(Document extract):
- - - -
Shekhar Mehta

Personal information
- Nationality: Kenyan
- Born: 20 June 1945 Lugazi, Uganda
- Died: 12 April 2006 (aged 60) London, England

World Rally Championship record
- Active years: 1973–1987
- Co-driver: Lofty Drews Geraint Phillips Ensio Mikander Keith Wood Mike Doughty Martin Holmes Robert Bean Yvonne Mehta Henry Liddon Rob Combes
- Teams: Datsun, Lancia, Opel, Nissan, Audi, Peugeot
- Rallies: 47
- Rally wins: 5
- Podiums: 11
- Stage wins: 13
- Total points: 229
- First rally: 1973 Safari Rally
- First win: 1973 Safari Rally
- Last win: 1982 Safari Rally
- Last rally: 1987 Rallye Côte d'Ivoire

= Shekhar Mehta =

Kenyan rally driver (1945–2006)
- - - -
(Dataset excerpts):
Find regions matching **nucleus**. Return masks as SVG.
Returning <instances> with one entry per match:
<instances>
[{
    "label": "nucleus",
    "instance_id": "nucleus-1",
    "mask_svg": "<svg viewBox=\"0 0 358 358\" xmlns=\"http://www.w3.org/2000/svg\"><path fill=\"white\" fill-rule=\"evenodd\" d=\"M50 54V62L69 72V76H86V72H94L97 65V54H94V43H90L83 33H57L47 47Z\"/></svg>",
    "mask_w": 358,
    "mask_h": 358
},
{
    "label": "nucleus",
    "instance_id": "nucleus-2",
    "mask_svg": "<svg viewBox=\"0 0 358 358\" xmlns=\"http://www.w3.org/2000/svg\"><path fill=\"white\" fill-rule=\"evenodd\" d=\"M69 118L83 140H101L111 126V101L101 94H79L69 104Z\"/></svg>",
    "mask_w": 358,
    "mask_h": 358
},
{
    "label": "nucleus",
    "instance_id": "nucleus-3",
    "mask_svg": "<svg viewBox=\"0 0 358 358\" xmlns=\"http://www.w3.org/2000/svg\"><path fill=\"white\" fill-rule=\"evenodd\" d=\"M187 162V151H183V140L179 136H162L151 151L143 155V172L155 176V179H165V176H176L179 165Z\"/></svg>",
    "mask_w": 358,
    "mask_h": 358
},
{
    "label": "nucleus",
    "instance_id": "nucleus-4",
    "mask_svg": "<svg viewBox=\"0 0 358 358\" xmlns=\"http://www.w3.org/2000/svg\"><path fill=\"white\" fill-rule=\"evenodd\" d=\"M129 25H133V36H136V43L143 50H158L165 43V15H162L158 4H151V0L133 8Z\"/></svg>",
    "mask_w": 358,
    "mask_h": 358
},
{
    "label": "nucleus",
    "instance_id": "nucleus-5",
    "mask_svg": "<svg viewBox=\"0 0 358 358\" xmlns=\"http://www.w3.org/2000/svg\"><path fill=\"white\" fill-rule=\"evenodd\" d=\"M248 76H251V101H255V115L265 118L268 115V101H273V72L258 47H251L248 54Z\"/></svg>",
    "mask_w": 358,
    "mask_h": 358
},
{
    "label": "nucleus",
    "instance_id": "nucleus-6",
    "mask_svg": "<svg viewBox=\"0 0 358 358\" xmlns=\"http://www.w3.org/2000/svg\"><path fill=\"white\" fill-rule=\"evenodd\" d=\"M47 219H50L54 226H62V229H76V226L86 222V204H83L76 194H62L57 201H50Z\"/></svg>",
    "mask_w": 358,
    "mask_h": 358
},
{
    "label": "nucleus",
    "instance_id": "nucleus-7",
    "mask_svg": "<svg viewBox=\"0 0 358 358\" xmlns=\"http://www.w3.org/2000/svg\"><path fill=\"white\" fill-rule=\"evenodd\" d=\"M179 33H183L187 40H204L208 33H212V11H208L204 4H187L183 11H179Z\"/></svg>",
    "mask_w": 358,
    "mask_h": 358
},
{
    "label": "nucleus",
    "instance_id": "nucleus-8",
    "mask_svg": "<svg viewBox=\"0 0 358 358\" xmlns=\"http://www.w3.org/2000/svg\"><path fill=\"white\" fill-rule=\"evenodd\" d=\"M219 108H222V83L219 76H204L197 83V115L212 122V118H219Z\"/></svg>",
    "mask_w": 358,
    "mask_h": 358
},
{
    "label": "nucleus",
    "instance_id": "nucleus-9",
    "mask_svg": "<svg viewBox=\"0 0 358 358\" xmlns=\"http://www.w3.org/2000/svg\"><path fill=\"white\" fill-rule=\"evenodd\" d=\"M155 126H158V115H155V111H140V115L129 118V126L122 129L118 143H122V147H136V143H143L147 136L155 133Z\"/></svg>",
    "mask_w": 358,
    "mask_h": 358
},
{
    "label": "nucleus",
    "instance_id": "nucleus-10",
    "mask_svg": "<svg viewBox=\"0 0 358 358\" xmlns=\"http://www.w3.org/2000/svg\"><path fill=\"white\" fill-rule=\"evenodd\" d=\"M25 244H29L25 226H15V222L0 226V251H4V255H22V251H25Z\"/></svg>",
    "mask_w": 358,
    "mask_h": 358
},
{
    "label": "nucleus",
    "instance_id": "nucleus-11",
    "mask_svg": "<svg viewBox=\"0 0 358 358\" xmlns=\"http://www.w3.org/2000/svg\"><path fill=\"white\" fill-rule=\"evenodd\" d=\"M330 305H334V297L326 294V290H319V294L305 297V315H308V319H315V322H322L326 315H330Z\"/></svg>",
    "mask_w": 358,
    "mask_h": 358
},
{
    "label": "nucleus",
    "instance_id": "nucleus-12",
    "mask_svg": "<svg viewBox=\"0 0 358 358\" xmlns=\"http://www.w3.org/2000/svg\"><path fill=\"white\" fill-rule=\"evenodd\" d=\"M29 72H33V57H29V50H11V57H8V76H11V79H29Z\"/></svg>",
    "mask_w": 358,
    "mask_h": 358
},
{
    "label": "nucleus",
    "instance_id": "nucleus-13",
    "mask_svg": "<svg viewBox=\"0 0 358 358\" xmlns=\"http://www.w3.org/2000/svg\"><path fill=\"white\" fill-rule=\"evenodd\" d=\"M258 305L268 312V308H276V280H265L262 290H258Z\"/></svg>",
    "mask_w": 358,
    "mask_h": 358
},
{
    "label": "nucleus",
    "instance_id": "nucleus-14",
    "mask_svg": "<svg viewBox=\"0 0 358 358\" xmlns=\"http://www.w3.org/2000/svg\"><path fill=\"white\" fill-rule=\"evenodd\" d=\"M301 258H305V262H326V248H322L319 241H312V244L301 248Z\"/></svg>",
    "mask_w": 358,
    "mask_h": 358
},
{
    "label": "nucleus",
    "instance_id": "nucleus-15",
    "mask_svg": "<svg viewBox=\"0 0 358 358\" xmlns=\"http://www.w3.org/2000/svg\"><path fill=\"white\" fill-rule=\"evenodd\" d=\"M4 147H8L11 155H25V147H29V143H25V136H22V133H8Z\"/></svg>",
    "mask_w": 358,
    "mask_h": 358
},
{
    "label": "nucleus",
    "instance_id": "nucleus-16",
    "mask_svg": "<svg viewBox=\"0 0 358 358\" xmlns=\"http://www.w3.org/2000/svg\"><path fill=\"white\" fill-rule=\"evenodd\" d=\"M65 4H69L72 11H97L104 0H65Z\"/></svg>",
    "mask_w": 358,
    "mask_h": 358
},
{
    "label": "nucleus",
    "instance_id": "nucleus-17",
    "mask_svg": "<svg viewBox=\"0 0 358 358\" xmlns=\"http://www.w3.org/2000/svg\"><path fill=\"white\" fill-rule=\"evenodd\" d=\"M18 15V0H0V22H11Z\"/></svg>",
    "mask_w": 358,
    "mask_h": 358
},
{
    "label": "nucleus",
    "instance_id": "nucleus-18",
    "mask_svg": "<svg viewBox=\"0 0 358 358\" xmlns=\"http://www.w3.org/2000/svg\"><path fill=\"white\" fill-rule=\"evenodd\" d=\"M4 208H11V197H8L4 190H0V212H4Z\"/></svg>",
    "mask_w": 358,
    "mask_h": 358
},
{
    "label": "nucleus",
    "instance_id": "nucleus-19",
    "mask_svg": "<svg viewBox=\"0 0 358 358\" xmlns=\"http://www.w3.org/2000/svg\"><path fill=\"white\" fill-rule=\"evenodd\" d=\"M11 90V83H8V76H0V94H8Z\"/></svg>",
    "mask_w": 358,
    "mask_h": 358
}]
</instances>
- - - -
Continue the text about Shekhar Mehta from its last line.

(Reply):
Chandrashekhar Khimjibhai Nanji Kalidas Mehta (20 June 1945 – 12 April 2006) was a Ugandan-born Kenyan rally driver. He won the Safari Rally a record five times (1973, 1979–82), including four consecutively, and in 1981 finished fifth in the World Rally Championship.

==Biography==
A Ugandan of Indian Gujarati descent, he was born in 1945 to a family of plantation owners in Uganda, and began rallying behind the wheel of a BMW aged 21. In 1972, he and his family fled Idi Amin's regime to Kenya, the year before he clinched his first Safari Rally title.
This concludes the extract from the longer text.